5 января
О Кузькине. Причисление шефом Кузькина к когорте «не выкати шара», иными словами – прохиндеев, в корне неверное и сбивающее меня с панталыку. Если б так, он не то чтобы воровал, но экономил, хитрил и т. д. Не пропивал бы с Андрюшей еще не заработанные деньги; это то, что в народе зовут – простота хуже воровства, он живет, как птичка, одним днем в результате. Прохиндей не будет рожать 5 детей, а он их рожает и сам удивляется, как это у него получается нескладно. Он Божий человек, бесхитростный напрочь, острый на язычок, больше от характера занозистого, как Иванушка, не себя защитить, а народ и волю свою от мироедства. А потом он и репутацию, марку Живого держит, воспитал в себе уникума, острослова, балагура. К нему люди лечиться ходят, и лечит он их юмором и легкостью взгляда, добротой и бесталанностью, бессребреностью своей. И огрызается-то он не по злобе, а по прямоте момента. Он – толстовский тип. «Толстой – религия моя», – говорит Можаев, он толстовец, стало быть, и Кузькин иным быть не может. А «не выкати шара» – это «таганский» национал-социализм.

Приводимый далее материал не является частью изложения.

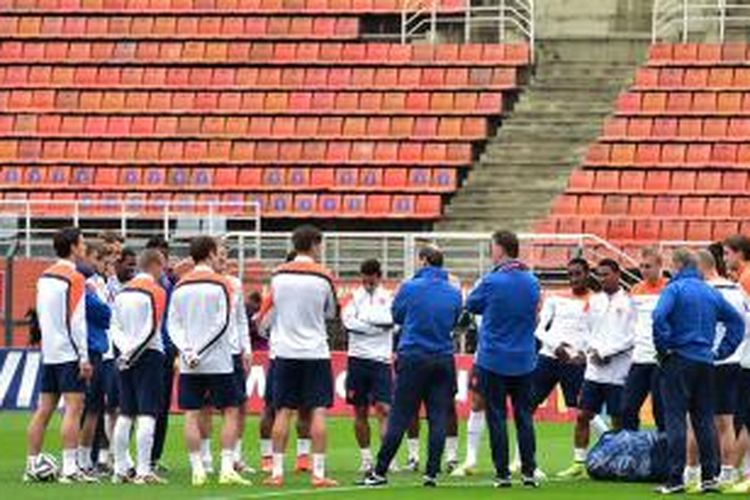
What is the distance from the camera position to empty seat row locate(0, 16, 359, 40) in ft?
162

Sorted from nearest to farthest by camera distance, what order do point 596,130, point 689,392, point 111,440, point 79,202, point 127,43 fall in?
point 689,392
point 111,440
point 79,202
point 596,130
point 127,43

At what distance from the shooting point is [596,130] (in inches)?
1831

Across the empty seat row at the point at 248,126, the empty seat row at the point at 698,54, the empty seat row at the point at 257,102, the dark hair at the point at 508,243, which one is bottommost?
the dark hair at the point at 508,243

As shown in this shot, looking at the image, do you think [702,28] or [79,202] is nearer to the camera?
[79,202]

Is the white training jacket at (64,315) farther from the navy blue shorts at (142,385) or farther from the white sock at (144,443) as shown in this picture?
the white sock at (144,443)

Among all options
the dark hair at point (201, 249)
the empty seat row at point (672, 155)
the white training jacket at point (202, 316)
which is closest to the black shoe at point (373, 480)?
the white training jacket at point (202, 316)

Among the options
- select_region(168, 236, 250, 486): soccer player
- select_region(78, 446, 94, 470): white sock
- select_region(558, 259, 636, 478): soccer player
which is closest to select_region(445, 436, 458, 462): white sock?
select_region(558, 259, 636, 478): soccer player

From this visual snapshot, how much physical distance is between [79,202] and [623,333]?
67.6 ft

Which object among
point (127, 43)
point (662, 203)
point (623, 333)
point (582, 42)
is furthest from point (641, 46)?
point (623, 333)

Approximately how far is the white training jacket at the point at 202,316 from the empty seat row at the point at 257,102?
24.8 meters

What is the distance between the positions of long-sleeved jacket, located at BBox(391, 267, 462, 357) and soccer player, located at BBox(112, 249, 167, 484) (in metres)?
2.19

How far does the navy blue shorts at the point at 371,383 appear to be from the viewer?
25.1m

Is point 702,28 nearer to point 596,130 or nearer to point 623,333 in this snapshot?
point 596,130

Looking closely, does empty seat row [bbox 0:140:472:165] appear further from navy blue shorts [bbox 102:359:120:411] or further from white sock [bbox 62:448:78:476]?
white sock [bbox 62:448:78:476]
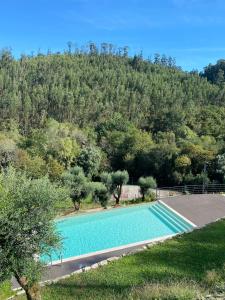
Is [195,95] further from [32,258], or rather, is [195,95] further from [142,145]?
[32,258]

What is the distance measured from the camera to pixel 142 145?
45.5 meters

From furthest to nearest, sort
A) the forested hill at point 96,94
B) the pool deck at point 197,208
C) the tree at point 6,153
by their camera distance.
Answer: the forested hill at point 96,94
the tree at point 6,153
the pool deck at point 197,208

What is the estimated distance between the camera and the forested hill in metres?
59.6

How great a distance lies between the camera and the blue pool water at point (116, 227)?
19703 mm

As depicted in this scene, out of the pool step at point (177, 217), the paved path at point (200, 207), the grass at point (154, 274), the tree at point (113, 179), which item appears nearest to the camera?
the grass at point (154, 274)

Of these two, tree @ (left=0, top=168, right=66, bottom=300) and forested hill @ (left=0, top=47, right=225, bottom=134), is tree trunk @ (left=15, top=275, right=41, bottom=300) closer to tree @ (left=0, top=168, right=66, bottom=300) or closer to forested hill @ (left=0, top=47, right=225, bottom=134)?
tree @ (left=0, top=168, right=66, bottom=300)

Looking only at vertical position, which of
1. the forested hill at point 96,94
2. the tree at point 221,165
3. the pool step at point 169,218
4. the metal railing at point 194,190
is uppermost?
the forested hill at point 96,94

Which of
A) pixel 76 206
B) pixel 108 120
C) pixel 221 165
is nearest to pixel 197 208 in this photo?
pixel 76 206

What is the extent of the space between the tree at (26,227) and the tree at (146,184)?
19.4 meters

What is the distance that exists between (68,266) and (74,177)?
1077 centimetres

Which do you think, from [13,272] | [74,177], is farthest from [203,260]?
[74,177]

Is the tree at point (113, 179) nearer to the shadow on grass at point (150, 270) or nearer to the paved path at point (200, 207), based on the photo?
the paved path at point (200, 207)

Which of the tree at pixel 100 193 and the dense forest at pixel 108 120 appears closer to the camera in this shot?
the tree at pixel 100 193

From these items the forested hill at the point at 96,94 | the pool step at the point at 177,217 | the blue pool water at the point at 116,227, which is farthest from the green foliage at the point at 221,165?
the forested hill at the point at 96,94
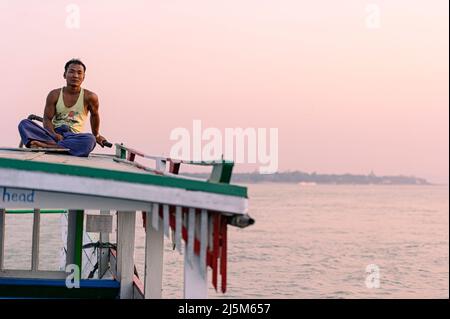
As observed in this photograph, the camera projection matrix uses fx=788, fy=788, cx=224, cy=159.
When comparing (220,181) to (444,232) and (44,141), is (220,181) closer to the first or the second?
(44,141)

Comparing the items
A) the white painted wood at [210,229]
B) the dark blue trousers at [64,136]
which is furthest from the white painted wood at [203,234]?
the dark blue trousers at [64,136]

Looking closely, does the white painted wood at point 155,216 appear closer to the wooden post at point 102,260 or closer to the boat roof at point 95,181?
the boat roof at point 95,181

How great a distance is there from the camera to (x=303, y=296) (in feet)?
98.7

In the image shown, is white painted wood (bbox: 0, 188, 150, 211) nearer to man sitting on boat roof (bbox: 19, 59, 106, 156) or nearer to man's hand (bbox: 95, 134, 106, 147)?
man sitting on boat roof (bbox: 19, 59, 106, 156)

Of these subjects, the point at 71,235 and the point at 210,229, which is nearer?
the point at 210,229

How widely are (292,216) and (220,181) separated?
76.4m

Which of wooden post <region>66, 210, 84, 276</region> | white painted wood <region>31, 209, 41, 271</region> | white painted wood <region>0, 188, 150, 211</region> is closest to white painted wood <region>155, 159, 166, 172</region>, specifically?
white painted wood <region>0, 188, 150, 211</region>

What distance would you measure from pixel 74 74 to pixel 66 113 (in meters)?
0.51

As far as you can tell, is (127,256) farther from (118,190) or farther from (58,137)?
(118,190)

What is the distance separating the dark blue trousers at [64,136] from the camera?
9.27 m

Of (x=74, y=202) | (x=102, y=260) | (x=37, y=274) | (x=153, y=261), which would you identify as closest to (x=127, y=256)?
(x=37, y=274)

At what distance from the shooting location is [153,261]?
8641 mm
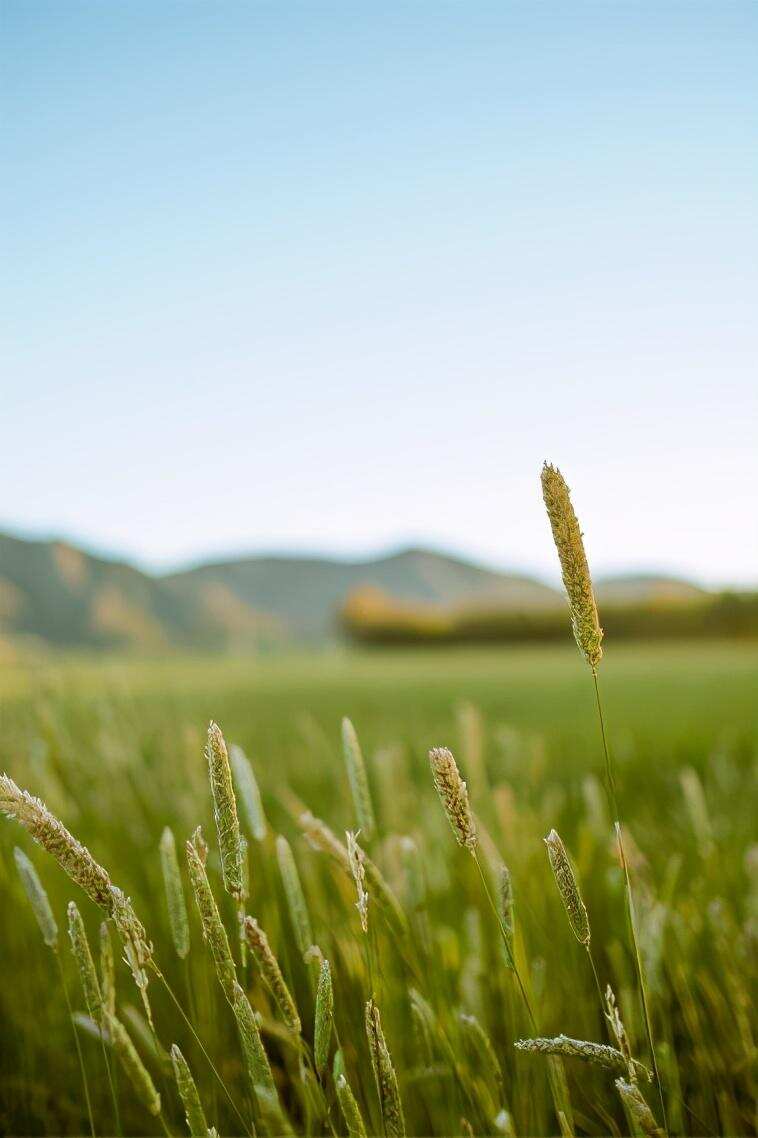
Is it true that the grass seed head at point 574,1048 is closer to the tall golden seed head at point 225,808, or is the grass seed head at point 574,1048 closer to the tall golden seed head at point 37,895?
the tall golden seed head at point 225,808

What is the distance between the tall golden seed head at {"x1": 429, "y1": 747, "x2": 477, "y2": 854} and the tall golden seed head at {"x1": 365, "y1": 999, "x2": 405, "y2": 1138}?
112 mm

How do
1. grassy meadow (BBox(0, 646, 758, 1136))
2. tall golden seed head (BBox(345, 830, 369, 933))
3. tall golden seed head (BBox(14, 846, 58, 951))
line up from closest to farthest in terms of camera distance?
tall golden seed head (BBox(345, 830, 369, 933)), tall golden seed head (BBox(14, 846, 58, 951)), grassy meadow (BBox(0, 646, 758, 1136))

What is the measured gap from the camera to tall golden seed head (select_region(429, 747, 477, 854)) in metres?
0.56

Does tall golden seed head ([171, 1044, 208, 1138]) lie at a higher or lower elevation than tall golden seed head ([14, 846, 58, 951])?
lower

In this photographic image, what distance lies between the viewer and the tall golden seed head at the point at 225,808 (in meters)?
0.58

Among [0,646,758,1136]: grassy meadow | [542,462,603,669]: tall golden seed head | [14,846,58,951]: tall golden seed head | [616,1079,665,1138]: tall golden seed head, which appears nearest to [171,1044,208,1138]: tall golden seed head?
[0,646,758,1136]: grassy meadow

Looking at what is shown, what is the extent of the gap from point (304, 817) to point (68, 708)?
249cm

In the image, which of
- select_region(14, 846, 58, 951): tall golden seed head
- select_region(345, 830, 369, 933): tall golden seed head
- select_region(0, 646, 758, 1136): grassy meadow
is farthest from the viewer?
select_region(0, 646, 758, 1136): grassy meadow

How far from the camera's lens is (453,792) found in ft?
1.85

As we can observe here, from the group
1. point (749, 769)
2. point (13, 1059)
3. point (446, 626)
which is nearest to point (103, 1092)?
point (13, 1059)

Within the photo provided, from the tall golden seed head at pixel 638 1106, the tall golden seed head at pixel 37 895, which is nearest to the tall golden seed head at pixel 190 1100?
the tall golden seed head at pixel 37 895

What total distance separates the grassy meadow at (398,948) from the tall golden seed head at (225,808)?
77mm

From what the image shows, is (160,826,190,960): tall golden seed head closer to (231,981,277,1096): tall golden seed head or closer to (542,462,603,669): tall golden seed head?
(231,981,277,1096): tall golden seed head

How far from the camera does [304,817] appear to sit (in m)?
0.70
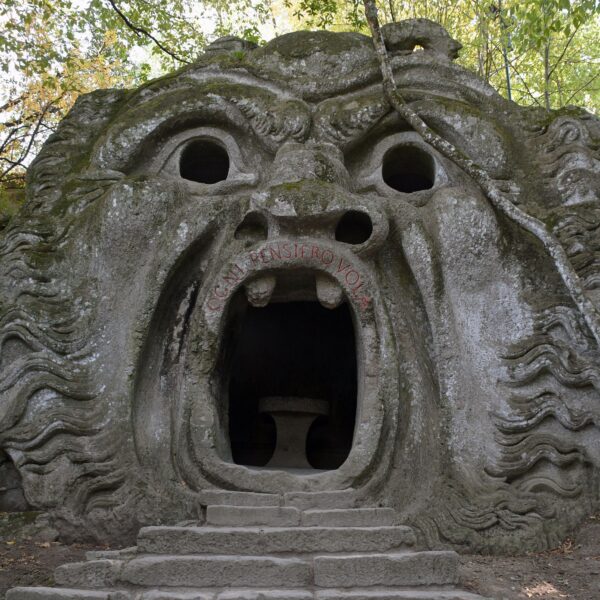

Оттого и играть хуже стали, что в лобяру одну и ту же затруханную тенденцию против управления везде протаскиваем, и все ей объясняем, и в ней вдохновение черпаем… А разве одним этим жив художник, и Кузькин тот же? Отсюда – и не только за хлебом он насается, а за правдой, если хотите – за религией, которую не может выразить, но чувствует, как собака. Где-то здесь его высшее существо витает, хотя он весь от волоска до ногтя человек здешний, земной, живой, живущий.
И в глазах его нет злобы даже на то, что его семью голодной оставили, а есть желание найти выход и выкрутиться. Он не знает выхода, но знает и всегда уверен, что он есть. Результативно, наперед знает.
Мы все играем в политику, хотим одни лозунги заменить другими, ну а дальше – это мы уже потом сделаем. И никто не удивится, увидев в наших спектаклях еще одно ниспровержение тех же или других, еще оставшихся в живых, лозунгов. Кузькин и его окружение – фигуры нравственного порядка, моральны.
8 января
Вчера – длинный, непонятный, запутанный спор-разговор с Можаевым о понимании образа Фомича.
Он ни во что не верит, все знает, его много раз надували. Правды нет, она где-то в лесу заблудилась или в поле, в грязи застряла.